:: Çıkarılan metin ::
+ + +

İyi Parti’nin önce ikinci, sonra birinci parti olması İyi Parti lehine saydığım tüm “olumlu” şartlara rağmen çubuk yerine kaşık kullanmasına bağlı.

O “kaşık” ekonomi.

AKP, CHP’yi hızla ekonomi dışı alana çekmek için her numarayı yapıyor ve yapacak. Gazeteciler hapse atılır, şarkıcılar linç edilirken gözler hep Kılıçdaroğlu’na çevriliyor. 

Yaşadığımız ekonomik felakete rağmen “AKP giderse kim ekonomiyi kurtarır?” sorununa CHP hala cevap olamıyor. Akıl alır bir şey değil bu… Dünyanın en berbat ekonomisinde yaşıyoruz ve ana muhalefet partisi hala “Biz çözeriz” algısını yerleştiremiyor. 

İyi Parti’nin kaşığı ekonomi. İyi Parti “Biz çözeriz” iddiasını milyonlara inandırabilir. Ama bunun için bir transfere ihtiyacı var: Ali Babacan… İyi Parti, Ali Babacan’ı alıp ikinci adam yaptığı gün oyları CHP’yi aşar. Bunu iki yıldır söylüyorum. Onayladığım veya teşvik ettiğim için değil, kabak gibi ortada duran bir gerçeklik olduğu için.

+ + +

:: Gösterilen satırlar ::

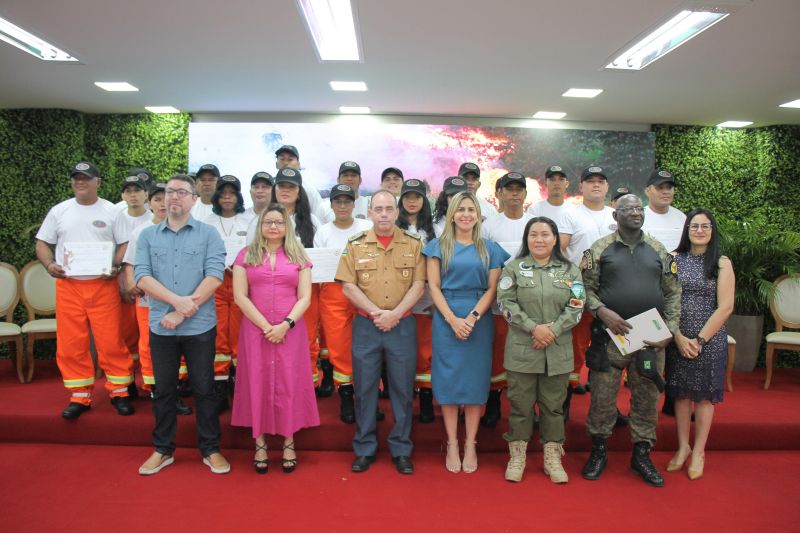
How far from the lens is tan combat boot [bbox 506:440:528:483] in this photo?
355 cm

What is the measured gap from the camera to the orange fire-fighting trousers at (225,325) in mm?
4273

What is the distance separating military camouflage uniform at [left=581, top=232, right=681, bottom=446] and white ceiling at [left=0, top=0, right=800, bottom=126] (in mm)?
2200

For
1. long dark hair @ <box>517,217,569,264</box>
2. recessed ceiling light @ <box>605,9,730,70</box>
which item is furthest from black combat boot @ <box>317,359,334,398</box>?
recessed ceiling light @ <box>605,9,730,70</box>

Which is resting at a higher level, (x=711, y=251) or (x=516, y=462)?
(x=711, y=251)

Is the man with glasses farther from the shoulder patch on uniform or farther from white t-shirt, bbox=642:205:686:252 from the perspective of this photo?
white t-shirt, bbox=642:205:686:252

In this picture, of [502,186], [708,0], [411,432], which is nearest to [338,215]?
[502,186]

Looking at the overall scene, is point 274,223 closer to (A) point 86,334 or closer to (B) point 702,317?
(A) point 86,334

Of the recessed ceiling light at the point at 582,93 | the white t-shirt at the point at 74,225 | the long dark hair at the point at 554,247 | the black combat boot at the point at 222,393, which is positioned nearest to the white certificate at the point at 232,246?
the black combat boot at the point at 222,393

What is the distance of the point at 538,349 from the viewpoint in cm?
345

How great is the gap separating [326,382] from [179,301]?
1.79 m

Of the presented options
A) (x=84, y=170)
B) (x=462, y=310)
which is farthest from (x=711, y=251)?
(x=84, y=170)

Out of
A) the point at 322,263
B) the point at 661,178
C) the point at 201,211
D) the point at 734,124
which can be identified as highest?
the point at 734,124

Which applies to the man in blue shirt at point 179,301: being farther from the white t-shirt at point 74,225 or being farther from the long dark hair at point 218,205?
the white t-shirt at point 74,225

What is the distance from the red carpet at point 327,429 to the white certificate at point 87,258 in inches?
45.3
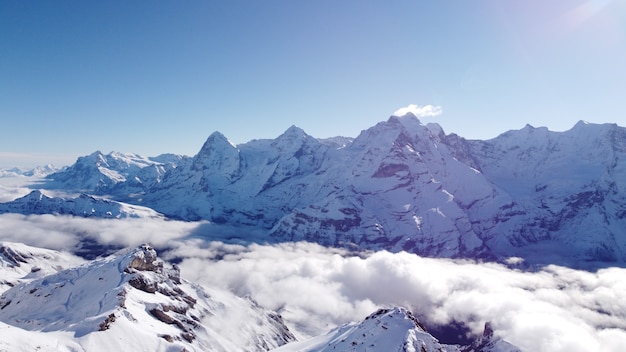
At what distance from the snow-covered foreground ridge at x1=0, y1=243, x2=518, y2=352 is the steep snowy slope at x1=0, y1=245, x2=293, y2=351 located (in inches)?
8.5

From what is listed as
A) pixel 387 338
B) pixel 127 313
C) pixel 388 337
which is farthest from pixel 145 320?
pixel 388 337

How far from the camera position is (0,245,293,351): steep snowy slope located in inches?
3398

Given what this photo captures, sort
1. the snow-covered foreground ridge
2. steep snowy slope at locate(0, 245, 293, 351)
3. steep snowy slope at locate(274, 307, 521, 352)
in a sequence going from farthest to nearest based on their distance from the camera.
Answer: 1. steep snowy slope at locate(274, 307, 521, 352)
2. steep snowy slope at locate(0, 245, 293, 351)
3. the snow-covered foreground ridge

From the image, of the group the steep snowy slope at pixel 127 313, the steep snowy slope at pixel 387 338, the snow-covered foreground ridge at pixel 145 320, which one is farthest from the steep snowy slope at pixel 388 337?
the steep snowy slope at pixel 127 313

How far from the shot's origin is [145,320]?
102 meters

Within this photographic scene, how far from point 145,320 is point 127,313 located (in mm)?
6051

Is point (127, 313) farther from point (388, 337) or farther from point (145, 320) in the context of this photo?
point (388, 337)

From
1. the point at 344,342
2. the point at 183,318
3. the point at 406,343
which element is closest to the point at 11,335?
the point at 183,318

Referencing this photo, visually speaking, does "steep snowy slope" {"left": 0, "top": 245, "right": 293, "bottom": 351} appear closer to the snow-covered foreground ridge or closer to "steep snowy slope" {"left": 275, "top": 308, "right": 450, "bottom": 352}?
the snow-covered foreground ridge

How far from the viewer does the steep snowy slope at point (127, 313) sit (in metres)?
86.3

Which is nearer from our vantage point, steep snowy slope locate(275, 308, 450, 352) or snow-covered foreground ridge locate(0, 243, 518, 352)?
snow-covered foreground ridge locate(0, 243, 518, 352)

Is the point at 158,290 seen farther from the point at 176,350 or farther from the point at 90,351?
the point at 90,351

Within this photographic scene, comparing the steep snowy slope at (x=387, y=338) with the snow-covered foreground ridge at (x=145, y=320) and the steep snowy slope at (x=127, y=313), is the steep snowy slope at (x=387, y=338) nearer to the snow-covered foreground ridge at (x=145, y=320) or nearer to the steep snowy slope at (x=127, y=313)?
the snow-covered foreground ridge at (x=145, y=320)

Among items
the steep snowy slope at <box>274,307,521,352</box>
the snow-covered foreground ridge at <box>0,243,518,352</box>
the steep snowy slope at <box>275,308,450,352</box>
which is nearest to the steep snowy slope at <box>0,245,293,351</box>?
the snow-covered foreground ridge at <box>0,243,518,352</box>
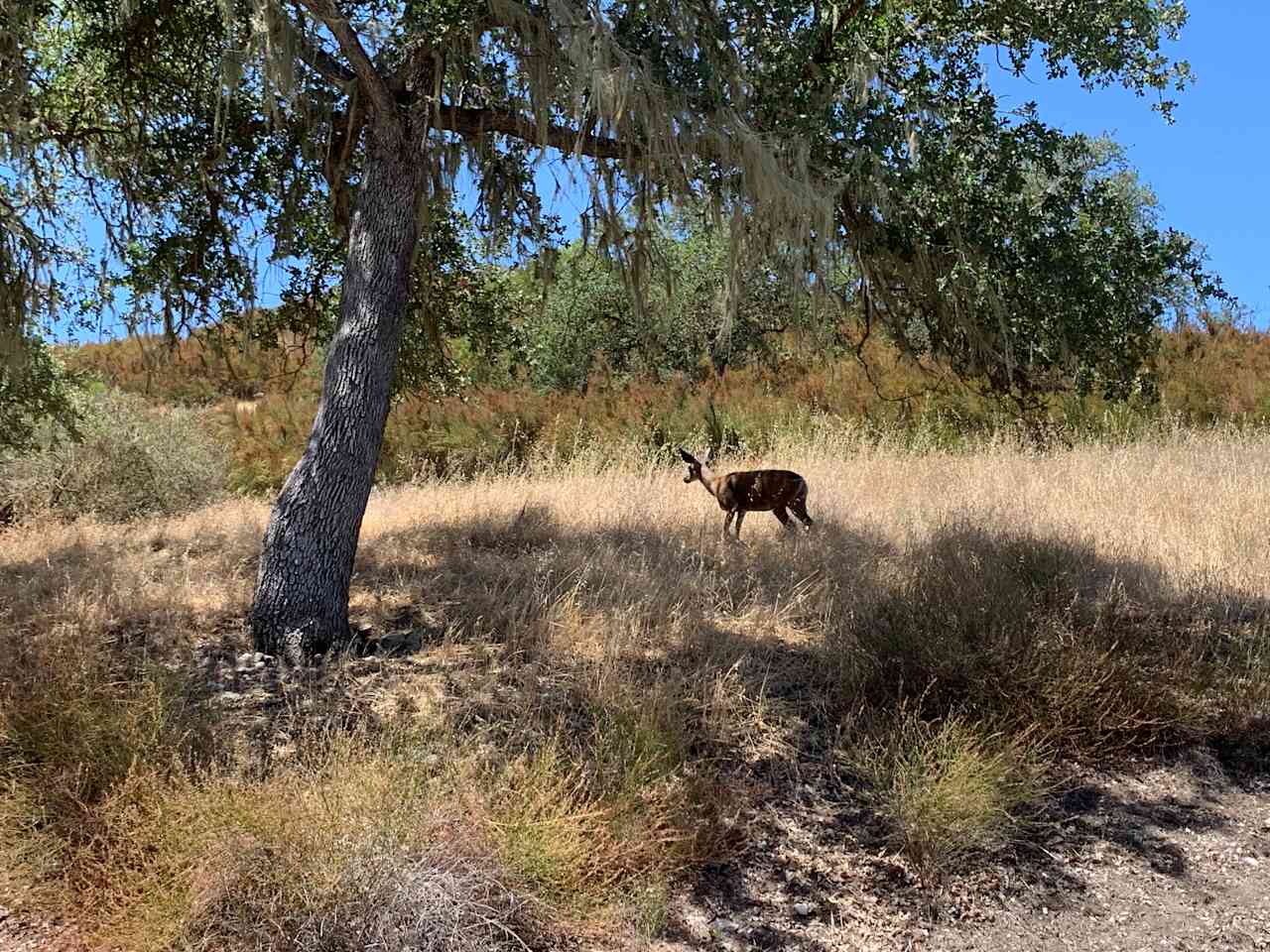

+ + +

Çıkarılan metinde "İyi Parti’nin önce" sözcüklerinden başlayarak aşağıya doğru "hep Kılıçdaroğlu’na çevriliyor." sözcüklerine kadar uzanan her şeyi hiç değiştirmeden yazın. Bu satırların metinle hiçbir bağlantısı yoktur.

İyi Parti’nin önce ikinci, sonra birinci parti olması İyi Parti lehine saydığım tüm “olumlu” şartlara rağmen çubuk yerine kaşık kullanmasına bağlı.

O “kaşık” ekonomi.

AKP, CHP’yi hızla ekonomi dışı alana çekmek için her numarayı yapıyor ve yapacak. Gazeteciler hapse atılır, şarkıcılar linç edilirken gözler hep Kılıçdaroğlu’na çevriliyor.